Als jonge twintiger kon ik aan de slag in de kinderpsychiatrie, waar ik kinderen met emotionele en gedragsproblemen begeleidde. Heel interessant, maar toch bleef die goesting om nieuwe oorden op te zoeken, knagen. Om mijn grote droom waar te maken, deed ik nog een postgraduaat: Internationale Samenwerking Noord-Zuid. Daar was uiteraard een stage aan verbonden. (lacht) Zo kwam ik in een kinderpsychiatrie in Rwanda terecht.
Droom aan diggelen
Het typische beeld dat ik van Afrika had -heel chaotisch, druk en stoffig – bleek helemaal niet te kloppen. (lacht) Ik weet nog goed dat ik die eerste avond in de auto zat, op weg naar mijn slaapplek, en dacht: ‘de straten zijn zó proper en iedereen, zelfs vrouwen en kinderen, liepen nog alleen over straat’. Achteraf bleek wel dat Rwanda een echt Afrikaans buitenbeentje is, en je het land helemaal niet kunt vergelijken met buurlanden Burundi, Oeganda of Kenia.
Ik moet toegeven: mijn eerste stage was geen groot succes. Omdat ik ‘maar’ vier maanden bleef, had ik het gevoel dat ik er meteen moest invliegen. Op de eerste vergadering gooide ik meteen al mijn ideeën op tafel. En dat terwijl de Rwandezen héél gereserveerd zijn, en altijd eerst de kat uit de boom kijken. (lacht) Mijn enthousiasme werd niet echt geapprecieerd. Begrijpelijk achteraf.
Hoewel ik mijn grote droom verknald had, zocht ik nadien naar een tweede kans. En die kreeg ik: als vrijwilliger kon ik aan de slag in het buitengewoon onderwijs in Rwanda, en dat voor anderhalf jaar. Het moment waarop het land onder mijn huid kroop en me niet meer los liet. Ik zag hoe sterk en veerkrachtig de Rwandezen zijn, hoe vredig het Kivu-meer is en hoe indrukwekkend de vulkanen en de dieren in het wild zijn.

Opdracht: Zet het relaas hierboven over de stage en het vrijwilligerswerk in Rwanda voort, te beginnen na de laatste zin.

Geselecteerde gegevens:
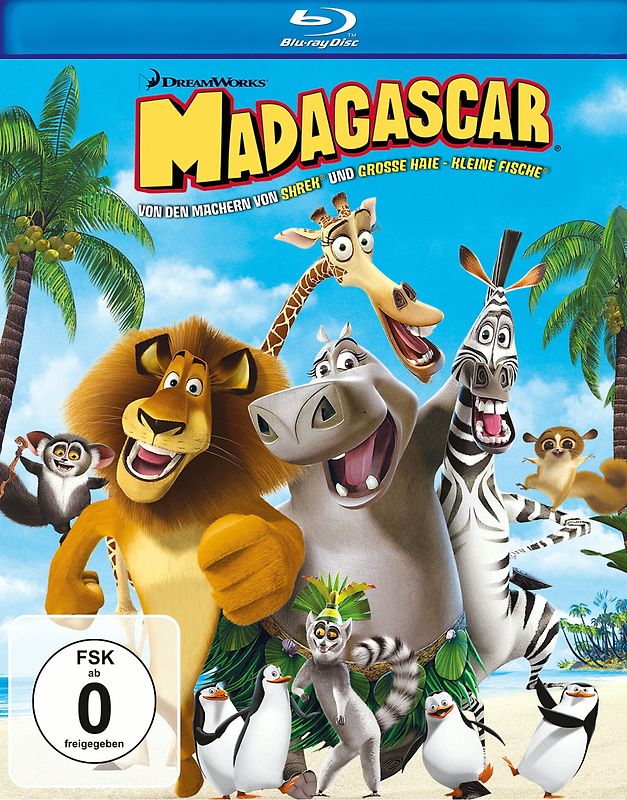 Madagascar Blu-ray Disc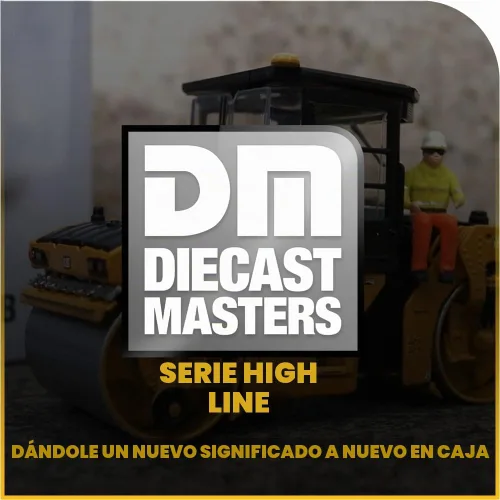 Vista 8 de Diecast Masters 1:50 Modelo Cat CB-13 Rodillo vibratorio en tándem con cabina, 85595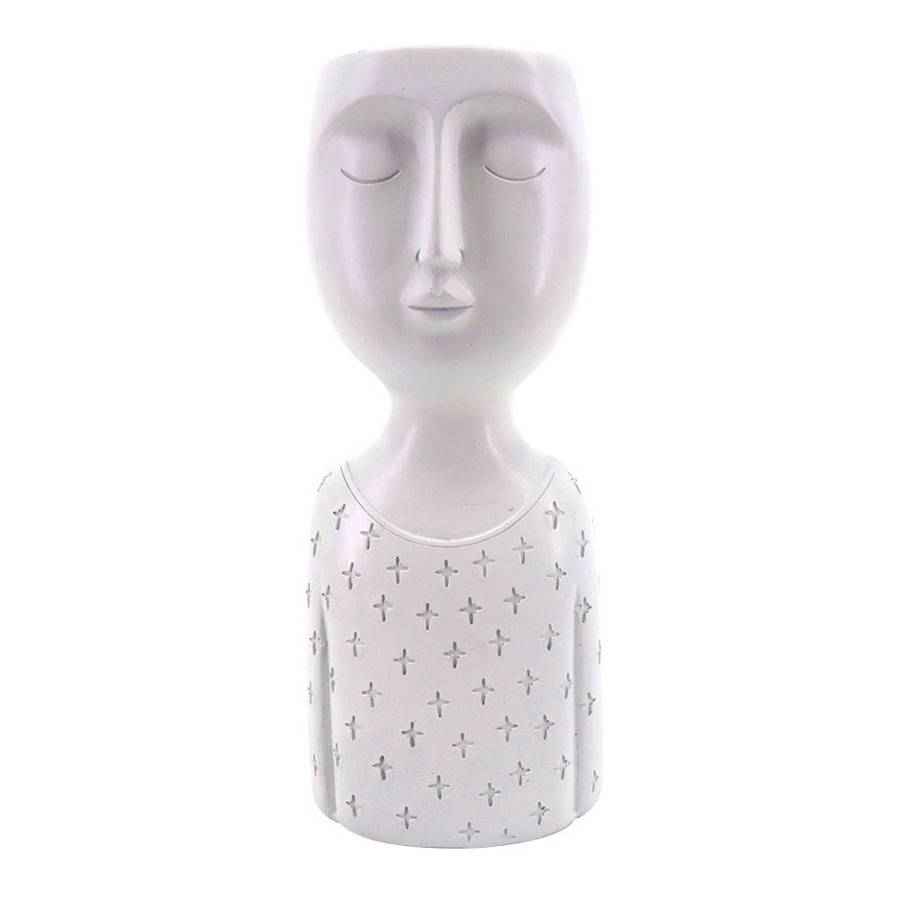 IPAMO WHITE ΚΑΣΠΩ 11x9x26cm POLYRESIN ΛΕΥΚΟ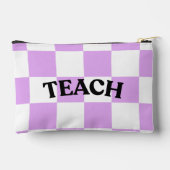 Checkered Teach Pouch アクセサリーポーチ (裏面)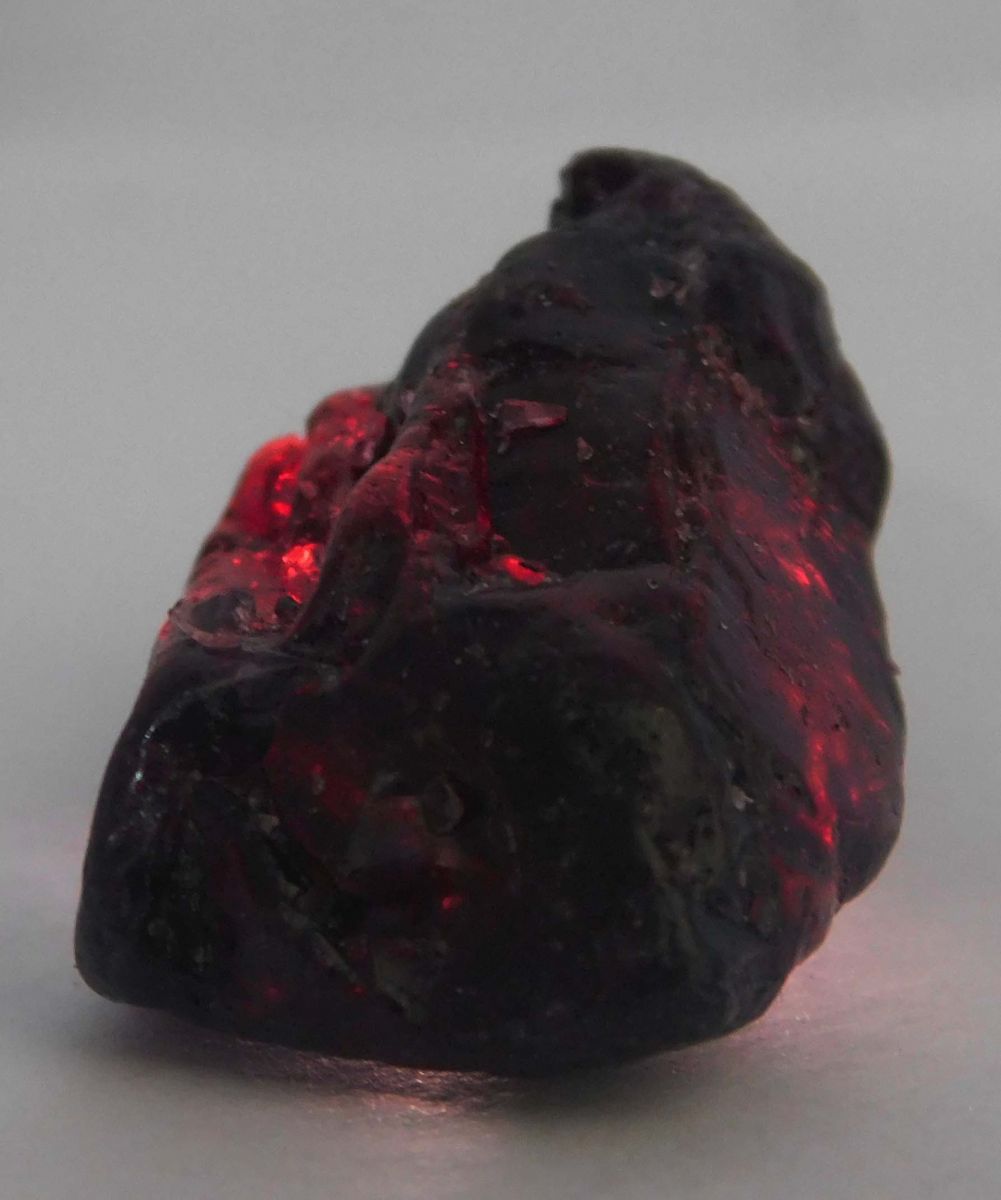 63 Carat Earth Mined Huge Raw Rough Natural Red Ruby Loose Gemstone CERTIFIED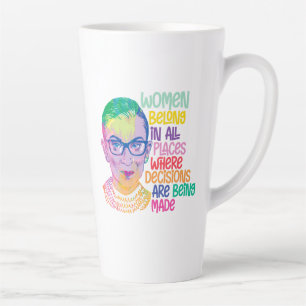 Ruth Bader Ginsburg Vrouwen horen overal thuis Latte Mok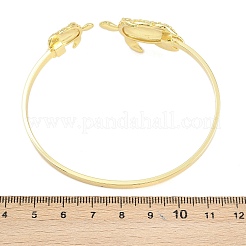 Bracelets manchettes en laiton avec organismes marins pour femmes&nbsp;BJEW-D368-03J-G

Verwacht antwoord:
Geen toekomst
Maar dat was niet alles … Tijdens een avondje stappen leerde ik midden in de nacht Adolphe kennen, een sportjournalist die op de radio én televisie verslag uitbracht. Het was zeker geen liefde op het eerste zicht. Na een half jaar in België keerde ik terug, en sloeg de vonk helemaal over. Vanaf dan is het eigenlijk allemaal heel snel gegaan: na anderhalf jaar kwam hij met mij naar België en kregen we samen ons dochtertje Molly.
Maar het leven was alles behalve makkelijk. Omdat Adolphe de taal nog niet helemaal onder de knie had, geraakte hij moeilijk aan werk. Zelfs om een kantine proper te houden na de lunchmomenten, was zijn Nederlands niet goed genoeg. Zo vernederend! Uiteindelijk deed hij een betaalde stage, maar het bleef knokken. We begonnen meer en meer te verlangen om terug te keren naar Rwanda. Zo is stilaan het idee gegroeid om een ViaVia te beginnen in Kigali, een duurzame maar vooral aangename plek waar toeristen worden ondergedompeld in de lokale gemeenschap. Een jaar lang werkten we na onze uren aan een businessplan, dat we nadien voorstelden. Niet veel later kregen we groen licht.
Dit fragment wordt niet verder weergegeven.